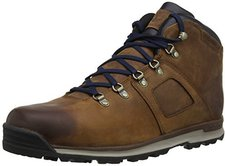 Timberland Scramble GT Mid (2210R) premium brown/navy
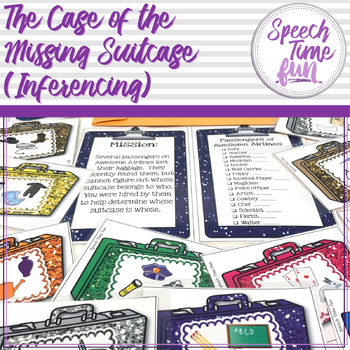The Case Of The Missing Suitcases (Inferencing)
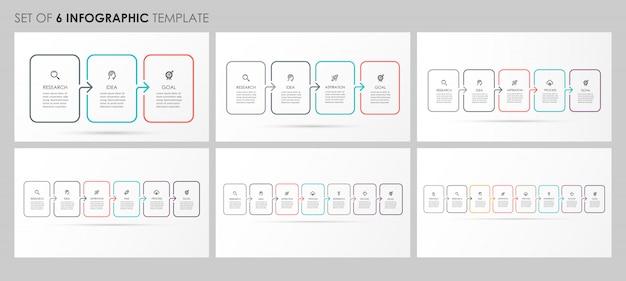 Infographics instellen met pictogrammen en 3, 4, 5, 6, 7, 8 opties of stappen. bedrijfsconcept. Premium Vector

------------------------------

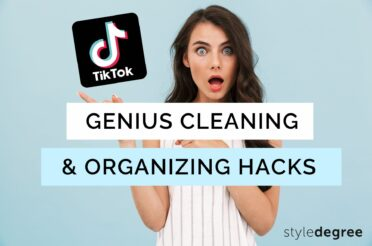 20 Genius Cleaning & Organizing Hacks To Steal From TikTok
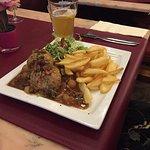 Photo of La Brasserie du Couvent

------------------------------

What is needed
From the listing above, repeat only the lines between the line containing "Timberland Scramble GT" and the line containing "Infographics instellen met", those two included. Pictures are not part of the copy.

Exercise response
 Timberland Scramble GT Mid (2210R) premium brown/navy
The Case Of The Missing Suitcases (Inferencing)
 Infographics instellen met pictogrammen en 3, 4, 5, 6, 7, 8 opties of stappen. bedrijfsconcept. Premium Vector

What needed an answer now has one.